We welcome contributors! For your pull requests, please include the following:

  • Sample code/file that reproducibly causes the bug/issue
  • Documented code (include a docstring for new functions!) providing fix
  • Unit tests evaluating added/modified methods.

FAQ

We will be adding FAQs as they come up.

BSD 3-Clause License

Copyright (c) 2017, Connectivity Map (CMap) at the Broad Institute, Inc. All rights reserved.

Redistribution and use in source and binary forms, with or without modification, are permitted provided that the following conditions are met:

  • Redistributions of source code must retain the above copyright notice, this list of conditions and the following disclaimer.
  • Redistributions in binary form must reproduce the above copyright notice, this list of conditions and the following disclaimer in the documentation and/or other materials provided with the distribution.
  • Neither the name of the copyright holder nor the names of its contributors may be used to endorse or promote products derived from this software without specific prior written permission.
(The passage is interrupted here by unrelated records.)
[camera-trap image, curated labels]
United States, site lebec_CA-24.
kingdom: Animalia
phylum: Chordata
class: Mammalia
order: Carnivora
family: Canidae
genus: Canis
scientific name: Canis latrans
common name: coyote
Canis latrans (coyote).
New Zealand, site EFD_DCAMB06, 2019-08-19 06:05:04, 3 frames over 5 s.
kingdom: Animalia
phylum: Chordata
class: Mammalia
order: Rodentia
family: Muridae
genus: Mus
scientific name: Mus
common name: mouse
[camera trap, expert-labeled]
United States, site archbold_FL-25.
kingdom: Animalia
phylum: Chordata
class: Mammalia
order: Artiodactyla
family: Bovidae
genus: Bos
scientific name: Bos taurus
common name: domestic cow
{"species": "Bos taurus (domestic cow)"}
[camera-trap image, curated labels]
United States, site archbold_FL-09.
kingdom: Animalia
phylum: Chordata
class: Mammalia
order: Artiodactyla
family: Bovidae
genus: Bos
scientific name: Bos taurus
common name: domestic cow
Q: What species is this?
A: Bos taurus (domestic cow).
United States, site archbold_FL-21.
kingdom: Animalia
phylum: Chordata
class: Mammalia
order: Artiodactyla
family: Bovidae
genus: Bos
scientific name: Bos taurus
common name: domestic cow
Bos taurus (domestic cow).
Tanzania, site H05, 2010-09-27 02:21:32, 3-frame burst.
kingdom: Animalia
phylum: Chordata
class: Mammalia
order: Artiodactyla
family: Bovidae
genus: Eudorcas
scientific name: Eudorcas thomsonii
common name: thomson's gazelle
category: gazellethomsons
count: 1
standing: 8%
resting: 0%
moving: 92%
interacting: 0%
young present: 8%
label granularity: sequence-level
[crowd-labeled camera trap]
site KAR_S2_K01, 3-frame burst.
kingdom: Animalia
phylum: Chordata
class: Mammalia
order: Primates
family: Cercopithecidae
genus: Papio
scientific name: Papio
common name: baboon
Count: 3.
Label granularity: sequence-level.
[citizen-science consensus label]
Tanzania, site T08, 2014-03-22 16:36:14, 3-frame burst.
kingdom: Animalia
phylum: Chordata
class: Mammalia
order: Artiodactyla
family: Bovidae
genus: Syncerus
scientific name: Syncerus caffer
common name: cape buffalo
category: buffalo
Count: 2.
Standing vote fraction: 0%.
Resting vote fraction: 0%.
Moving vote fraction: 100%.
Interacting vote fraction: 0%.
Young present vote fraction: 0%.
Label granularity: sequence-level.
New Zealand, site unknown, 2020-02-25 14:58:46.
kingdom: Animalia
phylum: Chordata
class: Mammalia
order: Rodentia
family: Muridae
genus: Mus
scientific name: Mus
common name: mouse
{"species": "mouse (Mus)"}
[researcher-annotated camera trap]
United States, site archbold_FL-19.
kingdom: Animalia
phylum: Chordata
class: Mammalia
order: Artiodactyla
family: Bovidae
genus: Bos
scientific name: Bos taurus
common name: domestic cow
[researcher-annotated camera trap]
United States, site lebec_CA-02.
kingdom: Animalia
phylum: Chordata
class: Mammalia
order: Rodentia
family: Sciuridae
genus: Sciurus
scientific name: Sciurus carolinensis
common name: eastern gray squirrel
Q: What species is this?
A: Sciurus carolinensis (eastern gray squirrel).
THIS SOFTWARE IS PROVIDED BY THE COPYRIGHT HOLDERS AND CONTRIBUTORS “AS IS” AND ANY EXPRESS OR IMPLIED WARRANTIES, INCLUDING, BUT NOT LIMITED TO, THE IMPLIED WARRANTIES OF MERCHANTABILITY AND FITNESS FOR A PARTICULAR PURPOSE ARE DISCLAIMED. IN NO EVENT SHALL THE COPYRIGHT HOLDER OR CONTRIBUTORS BE LIABLE FOR ANY DIRECT, INDIRECT, INCIDENTAL, SPECIAL, EXEMPLARY, OR CONSEQUENTIAL DAMAGES (INCLUDING, BUT NOT LIMITED TO, PROCUREMENT OF SUBSTITUTE GOODS OR SERVICES; LOSS OF USE, DATA, OR PROFITS; OR BUSINESS INTERRUPTION) HOWEVER CAUSED AND ON ANY THEORY OF LIABILITY, WHETHER IN CONTRACT, STRICT LIABILITY, OR TORT (INCLUDING NEGLIGENCE OR OTHERWISE) ARISING IN ANY WAY OUT OF THE USE OF THIS SOFTWARE, EVEN IF ADVISED OF THE POSSIBILITY OF SUCH DAMAGE.

Citation Information

If you use GCTx and/or cmapR in your work, please cite Enache et al.